Ana Lívia, Minha Fonte


Eu Vivo Pela Minha Filha Ana
 

Minha alegria é o sorriso de Ana. Voltando lá em 2004, Artrite Reumatóide me consumindo, dores horrendas a me maltratar as articulações, o fim do namoro com Backin, o namorado que mais amei na vida, a morte da minha amada irmã, após o parto, a recém-nascida Ana saindo de alta após 40 dias de internanação. A minha preocupação: tenho que cuidar dela, sobreviverá! Minha única preocupação, apesar da dor na alma, era a melhora da bebê.
A vida foi passando e com muita dificuldade conseguí. Meus amigos do HC, os médicos e tudo mais ajudaram a transformar a saúde de minha filha. Foi internada três vezes, chorei muito com medo que ela fosse a óbito. Gritei muito, e tive grandes acessos de raiva para que ela fosse atendida, quando eu a levava ao serviço médico, principalmente quando a via cianótica e dispneica. Ah, quando minha filha estava com falta de ar, e rouxinha, eu ia ao hospital com 5 pedras na mão, grave, com febre alta, e eles não davam prioridade, então eu descía das tamancas! Infelizmente nesse País, só são respeitados, os que gritam mais alto. Se estiver no seu direito grite! Bem alto! Não escutam, quando falamos polidamente, nem nos dão atenção, porém quando gritamos...todos prestam atenção e resolvem. Bem, os maus momentos passaram. Hoje a minha Ana está bem. Passaram 8 anos. Ela está linda e cheia de vida. Eu não choro mais por causa da doença. E viva a saúde!
 O que é um prematuro ?!Quem diria, que ela iria sobreviver? E ficou linda! Minha princesa. Minha maior alegria

Conflito Interno

Medo de Perdê-los


Estou preocupada com esse meu sentimento, pois se as pessoas que amo estão felizes, eu então deveria ficar bem por estarem alegres? Não estou contente, pois acho que meus filhos escolhem qualquer coisa á minha companhia, bem é o que penso, passei um fim de ano sozinha em casa porque os dois saíram, quando reclamo dizem que não tenho amigos. O maior problema é que os criei para o mundo, porém, todavia, contudo, eu sinto falta de meus filhos. A maioria das vezes estou em casa com a minha Ana, só de pensar que em breve ela também estará com suas próprias asas, já me dá um medinho. Eu tenho amigos sim, más me recuso entrar muito na vida das pessoas, talvez por receio devido a ter quebrado a cara várias vezes. Meus filhos tem vergonha de mim. Será?
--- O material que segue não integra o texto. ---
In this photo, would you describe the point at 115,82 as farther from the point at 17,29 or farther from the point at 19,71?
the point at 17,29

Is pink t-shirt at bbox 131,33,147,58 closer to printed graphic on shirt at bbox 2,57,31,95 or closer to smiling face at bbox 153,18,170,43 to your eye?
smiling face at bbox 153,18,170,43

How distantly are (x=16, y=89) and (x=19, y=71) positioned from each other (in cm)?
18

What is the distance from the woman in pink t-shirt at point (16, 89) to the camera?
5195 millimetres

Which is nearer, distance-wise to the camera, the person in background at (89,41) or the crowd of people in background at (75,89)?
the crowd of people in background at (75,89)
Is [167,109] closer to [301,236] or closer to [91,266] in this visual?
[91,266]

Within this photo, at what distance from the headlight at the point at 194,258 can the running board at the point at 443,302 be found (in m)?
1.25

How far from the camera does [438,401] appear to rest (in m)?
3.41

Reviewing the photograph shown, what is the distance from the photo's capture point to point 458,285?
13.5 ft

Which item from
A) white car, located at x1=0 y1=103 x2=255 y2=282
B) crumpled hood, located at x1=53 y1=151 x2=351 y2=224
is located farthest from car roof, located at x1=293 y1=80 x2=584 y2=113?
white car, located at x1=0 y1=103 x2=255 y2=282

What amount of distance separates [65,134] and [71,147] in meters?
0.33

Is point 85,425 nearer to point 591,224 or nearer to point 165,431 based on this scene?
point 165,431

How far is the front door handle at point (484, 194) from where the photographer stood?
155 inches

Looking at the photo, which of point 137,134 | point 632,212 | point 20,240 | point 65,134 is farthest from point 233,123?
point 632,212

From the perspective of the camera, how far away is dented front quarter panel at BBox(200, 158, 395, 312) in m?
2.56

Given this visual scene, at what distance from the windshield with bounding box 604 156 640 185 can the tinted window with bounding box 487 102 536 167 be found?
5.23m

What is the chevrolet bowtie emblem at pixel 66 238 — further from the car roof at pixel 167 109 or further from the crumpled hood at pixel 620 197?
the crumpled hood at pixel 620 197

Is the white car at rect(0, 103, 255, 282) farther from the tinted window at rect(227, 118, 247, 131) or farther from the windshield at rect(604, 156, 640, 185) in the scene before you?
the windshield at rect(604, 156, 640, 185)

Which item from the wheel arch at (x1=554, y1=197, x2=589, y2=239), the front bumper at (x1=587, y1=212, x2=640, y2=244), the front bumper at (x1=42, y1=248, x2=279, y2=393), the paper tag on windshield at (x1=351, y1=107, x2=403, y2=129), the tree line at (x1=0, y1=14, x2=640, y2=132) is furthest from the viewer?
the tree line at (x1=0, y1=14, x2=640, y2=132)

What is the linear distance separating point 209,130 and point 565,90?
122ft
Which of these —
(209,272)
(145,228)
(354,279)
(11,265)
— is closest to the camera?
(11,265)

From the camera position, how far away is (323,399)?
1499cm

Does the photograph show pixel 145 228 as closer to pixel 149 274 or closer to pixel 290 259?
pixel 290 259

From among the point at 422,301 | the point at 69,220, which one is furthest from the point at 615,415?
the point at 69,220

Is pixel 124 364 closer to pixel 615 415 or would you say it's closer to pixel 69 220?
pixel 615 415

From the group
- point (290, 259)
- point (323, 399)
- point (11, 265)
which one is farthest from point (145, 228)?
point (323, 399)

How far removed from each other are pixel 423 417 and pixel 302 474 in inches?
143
Quem sabe eu não soube criá-los? Talves, se minha vida não tivesse sido tão dura no início, teria melhor forma para educá-los. Dói e muito, as vezes me peguei chorando. Sei que tem horas que passo dos limites, más o que fazer quando não se conseguiu viver a criança existente em nós um dia. O que fazer se as vezes ao voltar pra infância só encontro uma criança fazendo o papel de adulta! Será que isso não tem cura? Será que estou conflitando a mãe, a criança, e por isso os meus filhos ficam tristes comigo. Pode ser.
Eu sempre sonhei com uma casa onde houvesse uma mesa gigante e todos pudessem almoçar juntos, isso ficou na mente sonhadora.  Porque quando chego em casa, após três dia seguidos trabalhando a noite, não encontro a minha casa arrumada, da forma que deixei? Será que o descaso é castigo por eu não ter sido uma mãe presente quando precisavam de mim? Tinha que trabalhar. Dinheiro não chega sozinho em casa, temos que ir atrás dele! 
Tenho uma alegria muito grande. Quando estou com os meus pacientes fico bem. Gosto de trabalhar.
Quero que meus filhos cresçam, financeiramente. Espero que sejam felizes. Eu amo os meus filhos, espero que eles nunca esqueçam disso!